▶ **Exercises to complete**
**A)** Reproduce a span of the climate project description below without changes, beginning at the words "Project: Overcoming Obstacles" and stopping after the words "(Reference Number: JTC-2019_162)".
**B)** According to the climate project description below, which three countries will the project focus on?

▶ **Source text**
Project: Overcoming Obstacles and Disincentives to Climate Change Mitigation: A cross-cutting approach by human and social sciences

Acronym 202CM (Reference Number: JTC-2019_162)
Duration 01/12/2020 - 30/11/2023
Project Topic The project will develop a practical tool in the form of an open-source toolbox platform, providing recommendations, prototypes and resources to citizens, public decision-takers and nongovernmental organisations on climate change communication strategies. The project will focus on Belgium, France, and Norway. The toolbox will be tested notably in the course of the deployment of “Opt4Climate”, a campaign led in Belgium by the major actors of the climate social movements, with the support of the King Baudouin Foundation. Through analyses of survey discourse and answers, and of social media data, the aim of the project is to contribute, through transformational learning, to an innovative understanding of Europeans’ individual and collective values, beliefs, and interests as regards obstacles versus opportunities to reducing greenhouse gas (GHG) emissions and thus to climate change mitigation.

▶ **Stored data**

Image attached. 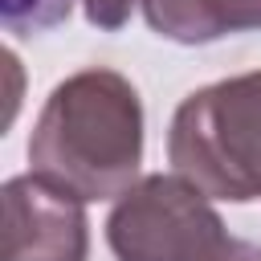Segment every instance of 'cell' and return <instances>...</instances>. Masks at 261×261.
<instances>
[{"label": "cell", "instance_id": "1", "mask_svg": "<svg viewBox=\"0 0 261 261\" xmlns=\"http://www.w3.org/2000/svg\"><path fill=\"white\" fill-rule=\"evenodd\" d=\"M29 163L41 179L77 200H114L130 192L143 163L139 90L106 65L69 73L37 114Z\"/></svg>", "mask_w": 261, "mask_h": 261}, {"label": "cell", "instance_id": "2", "mask_svg": "<svg viewBox=\"0 0 261 261\" xmlns=\"http://www.w3.org/2000/svg\"><path fill=\"white\" fill-rule=\"evenodd\" d=\"M167 159L208 200H261V69L192 90L171 114Z\"/></svg>", "mask_w": 261, "mask_h": 261}, {"label": "cell", "instance_id": "3", "mask_svg": "<svg viewBox=\"0 0 261 261\" xmlns=\"http://www.w3.org/2000/svg\"><path fill=\"white\" fill-rule=\"evenodd\" d=\"M228 241L220 212L184 175H143L106 216L114 261H216Z\"/></svg>", "mask_w": 261, "mask_h": 261}, {"label": "cell", "instance_id": "4", "mask_svg": "<svg viewBox=\"0 0 261 261\" xmlns=\"http://www.w3.org/2000/svg\"><path fill=\"white\" fill-rule=\"evenodd\" d=\"M86 200L37 171L4 184V261H86Z\"/></svg>", "mask_w": 261, "mask_h": 261}, {"label": "cell", "instance_id": "5", "mask_svg": "<svg viewBox=\"0 0 261 261\" xmlns=\"http://www.w3.org/2000/svg\"><path fill=\"white\" fill-rule=\"evenodd\" d=\"M147 24L179 45H208L261 29V0H139Z\"/></svg>", "mask_w": 261, "mask_h": 261}, {"label": "cell", "instance_id": "6", "mask_svg": "<svg viewBox=\"0 0 261 261\" xmlns=\"http://www.w3.org/2000/svg\"><path fill=\"white\" fill-rule=\"evenodd\" d=\"M73 0H4L0 20L8 33H45L69 16Z\"/></svg>", "mask_w": 261, "mask_h": 261}, {"label": "cell", "instance_id": "7", "mask_svg": "<svg viewBox=\"0 0 261 261\" xmlns=\"http://www.w3.org/2000/svg\"><path fill=\"white\" fill-rule=\"evenodd\" d=\"M82 8H86V20H90L94 29L114 33V29H122V24L130 20L135 0H82Z\"/></svg>", "mask_w": 261, "mask_h": 261}, {"label": "cell", "instance_id": "8", "mask_svg": "<svg viewBox=\"0 0 261 261\" xmlns=\"http://www.w3.org/2000/svg\"><path fill=\"white\" fill-rule=\"evenodd\" d=\"M216 261H261V249H257V245H249V241H241V237H232V241H228V249H224Z\"/></svg>", "mask_w": 261, "mask_h": 261}]
</instances>
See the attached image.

▶ **Final results**
**A)**
Project: Overcoming Obstacles and Disincentives to Climate Change Mitigation: A cross-cutting approach by human and social sciences

Acronym 202CM (Reference Number: JTC-2019_162)

**B)** Belgium, France, and Norway.